= DATA IN THIS EXERCISE =
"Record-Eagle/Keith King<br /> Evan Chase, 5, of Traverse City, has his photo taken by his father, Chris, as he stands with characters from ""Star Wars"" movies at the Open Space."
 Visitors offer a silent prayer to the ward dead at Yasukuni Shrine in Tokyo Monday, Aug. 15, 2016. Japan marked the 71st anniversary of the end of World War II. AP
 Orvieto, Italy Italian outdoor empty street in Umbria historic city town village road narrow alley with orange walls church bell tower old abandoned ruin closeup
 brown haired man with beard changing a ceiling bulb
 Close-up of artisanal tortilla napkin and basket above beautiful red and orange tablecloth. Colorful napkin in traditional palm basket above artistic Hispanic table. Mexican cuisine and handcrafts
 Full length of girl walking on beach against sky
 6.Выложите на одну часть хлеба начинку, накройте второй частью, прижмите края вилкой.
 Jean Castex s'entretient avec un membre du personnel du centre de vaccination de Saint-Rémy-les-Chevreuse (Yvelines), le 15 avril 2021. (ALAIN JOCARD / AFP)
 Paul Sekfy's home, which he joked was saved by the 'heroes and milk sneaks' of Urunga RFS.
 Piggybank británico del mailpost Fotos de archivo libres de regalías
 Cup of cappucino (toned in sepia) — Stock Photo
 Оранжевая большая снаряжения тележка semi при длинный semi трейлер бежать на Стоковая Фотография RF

= TASK TO COMPLETE =
Copy out the line containing "Visitors offer a", then every line after it through the end of the listing, exactly and with nothing else.

= EXERCISE ANSWER =
 Visitors offer a silent prayer to the ward dead at Yasukuni Shrine in Tokyo Monday, Aug. 15, 2016. Japan marked the 71st anniversary of the end of World War II. AP
 Orvieto, Italy Italian outdoor empty street in Umbria historic city town village road narrow alley with orange walls church bell tower old abandoned ruin closeup
 brown haired man with beard changing a ceiling bulb
 Close-up of artisanal tortilla napkin and basket above beautiful red and orange tablecloth. Colorful napkin in traditional palm basket above artistic Hispanic table. Mexican cuisine and handcrafts
 Full length of girl walking on beach against sky
 6.Выложите на одну часть хлеба начинку, накройте второй частью, прижмите края вилкой.
 Jean Castex s'entretient avec un membre du personnel du centre de vaccination de Saint-Rémy-les-Chevreuse (Yvelines), le 15 avril 2021. (ALAIN JOCARD / AFP)
 Paul Sekfy's home, which he joked was saved by the 'heroes and milk sneaks' of Urunga RFS.
 Piggybank británico del mailpost Fotos de archivo libres de regalías
 Cup of cappucino (toned in sepia) — Stock Photo
 Оранжевая большая снаряжения тележка semi при длинный semi трейлер бежать на Стоковая Фотография RF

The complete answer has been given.